The Transmission Line Siting Act sets forth a process very similar to that in the Siting Act. The Line Act will not apply for new lines of less than 15 miles, those that do not cross a county line, or those designed to handle less than 230 kV. The Line Act also does not apply to transmission lines developed in established ROW or to transmission lines previously approved under the Siting Act.
One of the best actions for a developer is to purchase an existing facility that already has its interconnection and ROW in place or develop a power plant with someone on its team who can provide established ROW. If that is not possible, it would be advantageous to locate the project near enough to the established grid to keep new transmission line construction under the 15 miles and within a single county. If it is not possible to fall within any of the exceptions, then getting the transmission lines approved while getting certification under the Siting Act would be the least painful way to gain certification if the developer is going through that process anyway.
Existing utilities within Florida are gearing up for competition. Most feel that it will eventually happen, even though they are fighting tooth and nail to delay its arrival. Utilities are looking at their portfolio mix of existing power generation facilities, transmission capability, and existing agreements for the purchase and sale of electricity.

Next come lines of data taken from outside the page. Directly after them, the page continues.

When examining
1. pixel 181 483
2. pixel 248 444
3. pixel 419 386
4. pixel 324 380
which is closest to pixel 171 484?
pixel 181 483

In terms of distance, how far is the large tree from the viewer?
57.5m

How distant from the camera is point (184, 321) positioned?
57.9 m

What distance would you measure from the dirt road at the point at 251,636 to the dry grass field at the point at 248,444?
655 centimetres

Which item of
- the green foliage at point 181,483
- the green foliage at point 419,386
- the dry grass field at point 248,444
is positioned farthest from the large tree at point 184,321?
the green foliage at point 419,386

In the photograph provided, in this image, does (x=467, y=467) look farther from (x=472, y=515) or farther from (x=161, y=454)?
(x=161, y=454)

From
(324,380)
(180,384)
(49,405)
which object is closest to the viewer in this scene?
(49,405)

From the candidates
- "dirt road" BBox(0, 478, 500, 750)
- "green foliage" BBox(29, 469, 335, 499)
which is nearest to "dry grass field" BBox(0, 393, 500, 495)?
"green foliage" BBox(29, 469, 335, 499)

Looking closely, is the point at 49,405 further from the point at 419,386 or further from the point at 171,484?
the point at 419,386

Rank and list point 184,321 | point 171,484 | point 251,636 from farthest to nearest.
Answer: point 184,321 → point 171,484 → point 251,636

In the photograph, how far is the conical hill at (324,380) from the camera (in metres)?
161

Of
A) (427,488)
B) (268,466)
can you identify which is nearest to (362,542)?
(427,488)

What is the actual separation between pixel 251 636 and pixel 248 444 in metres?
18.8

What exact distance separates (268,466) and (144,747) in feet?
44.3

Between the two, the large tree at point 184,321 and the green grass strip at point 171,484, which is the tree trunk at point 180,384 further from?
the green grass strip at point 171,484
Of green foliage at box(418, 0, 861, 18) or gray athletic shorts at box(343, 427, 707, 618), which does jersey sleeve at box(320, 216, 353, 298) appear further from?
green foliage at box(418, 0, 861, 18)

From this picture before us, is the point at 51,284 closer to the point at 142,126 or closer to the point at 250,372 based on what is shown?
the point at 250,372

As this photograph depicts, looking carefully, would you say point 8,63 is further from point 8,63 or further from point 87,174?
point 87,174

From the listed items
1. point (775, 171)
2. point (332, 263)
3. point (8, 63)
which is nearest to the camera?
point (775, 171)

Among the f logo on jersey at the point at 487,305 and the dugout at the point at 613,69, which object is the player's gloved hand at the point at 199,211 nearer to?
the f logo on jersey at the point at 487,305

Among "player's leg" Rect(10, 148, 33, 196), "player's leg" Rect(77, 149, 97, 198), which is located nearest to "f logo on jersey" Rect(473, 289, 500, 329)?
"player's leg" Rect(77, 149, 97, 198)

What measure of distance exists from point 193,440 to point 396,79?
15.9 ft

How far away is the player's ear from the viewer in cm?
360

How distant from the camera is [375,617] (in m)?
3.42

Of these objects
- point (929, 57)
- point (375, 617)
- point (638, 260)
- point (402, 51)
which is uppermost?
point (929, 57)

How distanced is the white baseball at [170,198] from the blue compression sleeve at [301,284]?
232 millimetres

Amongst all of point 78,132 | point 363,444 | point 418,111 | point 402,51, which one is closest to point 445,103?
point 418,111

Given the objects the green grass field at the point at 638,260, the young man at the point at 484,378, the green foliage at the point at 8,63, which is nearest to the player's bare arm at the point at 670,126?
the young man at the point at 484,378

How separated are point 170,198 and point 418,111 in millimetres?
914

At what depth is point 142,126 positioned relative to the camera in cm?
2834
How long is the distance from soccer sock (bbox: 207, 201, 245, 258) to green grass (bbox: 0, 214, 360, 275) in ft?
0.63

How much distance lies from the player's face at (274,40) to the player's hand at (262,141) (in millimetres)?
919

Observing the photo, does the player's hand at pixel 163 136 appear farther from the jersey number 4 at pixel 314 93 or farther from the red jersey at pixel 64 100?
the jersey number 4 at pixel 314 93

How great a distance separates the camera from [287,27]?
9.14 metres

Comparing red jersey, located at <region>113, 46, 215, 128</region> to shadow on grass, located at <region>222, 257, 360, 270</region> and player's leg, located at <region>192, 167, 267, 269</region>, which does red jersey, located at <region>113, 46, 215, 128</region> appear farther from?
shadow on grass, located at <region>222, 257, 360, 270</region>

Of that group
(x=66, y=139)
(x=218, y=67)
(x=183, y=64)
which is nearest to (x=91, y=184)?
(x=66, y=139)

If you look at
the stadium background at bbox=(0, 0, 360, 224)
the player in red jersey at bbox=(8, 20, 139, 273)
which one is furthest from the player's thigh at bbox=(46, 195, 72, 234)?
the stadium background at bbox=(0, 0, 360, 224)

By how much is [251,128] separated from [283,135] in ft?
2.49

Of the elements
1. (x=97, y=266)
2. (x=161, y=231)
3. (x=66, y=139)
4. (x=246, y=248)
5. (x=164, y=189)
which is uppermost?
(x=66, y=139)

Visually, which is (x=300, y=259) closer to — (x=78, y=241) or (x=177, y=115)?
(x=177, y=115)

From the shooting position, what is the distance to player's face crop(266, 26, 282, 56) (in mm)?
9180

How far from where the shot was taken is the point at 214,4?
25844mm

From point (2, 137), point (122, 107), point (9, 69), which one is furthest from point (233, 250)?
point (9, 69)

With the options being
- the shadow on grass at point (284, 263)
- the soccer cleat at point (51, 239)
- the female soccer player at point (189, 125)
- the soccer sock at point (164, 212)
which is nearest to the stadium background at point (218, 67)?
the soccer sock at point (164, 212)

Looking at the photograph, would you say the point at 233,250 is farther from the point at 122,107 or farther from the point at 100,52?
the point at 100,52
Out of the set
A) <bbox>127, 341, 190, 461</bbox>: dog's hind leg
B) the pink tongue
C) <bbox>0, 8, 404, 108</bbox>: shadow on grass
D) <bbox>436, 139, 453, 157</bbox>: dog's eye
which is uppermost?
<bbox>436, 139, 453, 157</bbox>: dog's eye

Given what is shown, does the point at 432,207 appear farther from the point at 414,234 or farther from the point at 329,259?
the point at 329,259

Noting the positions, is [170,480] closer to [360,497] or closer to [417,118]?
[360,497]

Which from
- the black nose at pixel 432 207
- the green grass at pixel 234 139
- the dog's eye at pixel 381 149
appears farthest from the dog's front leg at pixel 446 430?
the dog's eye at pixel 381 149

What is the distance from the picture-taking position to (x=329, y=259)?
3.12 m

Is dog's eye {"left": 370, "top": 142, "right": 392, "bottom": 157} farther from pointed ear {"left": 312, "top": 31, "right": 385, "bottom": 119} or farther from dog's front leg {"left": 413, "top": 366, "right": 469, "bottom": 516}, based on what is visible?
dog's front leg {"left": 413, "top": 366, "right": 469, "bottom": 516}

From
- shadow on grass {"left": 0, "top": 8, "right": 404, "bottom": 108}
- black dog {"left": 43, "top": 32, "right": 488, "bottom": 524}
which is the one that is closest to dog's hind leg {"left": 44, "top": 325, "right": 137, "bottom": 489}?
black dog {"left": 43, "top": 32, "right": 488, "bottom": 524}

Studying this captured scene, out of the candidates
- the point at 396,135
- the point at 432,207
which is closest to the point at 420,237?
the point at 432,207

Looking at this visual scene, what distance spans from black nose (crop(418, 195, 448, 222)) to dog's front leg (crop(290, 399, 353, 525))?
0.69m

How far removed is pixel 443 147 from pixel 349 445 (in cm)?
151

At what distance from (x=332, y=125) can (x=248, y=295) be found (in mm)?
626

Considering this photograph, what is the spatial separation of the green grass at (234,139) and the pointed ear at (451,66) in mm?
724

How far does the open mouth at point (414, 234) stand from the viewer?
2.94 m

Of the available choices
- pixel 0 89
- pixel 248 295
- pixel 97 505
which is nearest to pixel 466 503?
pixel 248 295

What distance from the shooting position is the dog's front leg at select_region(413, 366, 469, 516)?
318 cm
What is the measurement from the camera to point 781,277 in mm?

The next few months will be a critical time in the direction of power in Florida. The City of New Smyrna is betting on Duke Energy`s proposed merchant plant for its future power needs. Florida Power & Light and Florida Power Corp. argued that the project should be canceled. At press time, FPSC planned to make a decision on the proposed plant by March 4. The outcome of this process can and will make the difference in whether Florida will become a viable marketplace for merchant power, or if the current status quo will continue until either federal law mandates change or another brave soul tries to show FPSC that merchant power has a place in Florida.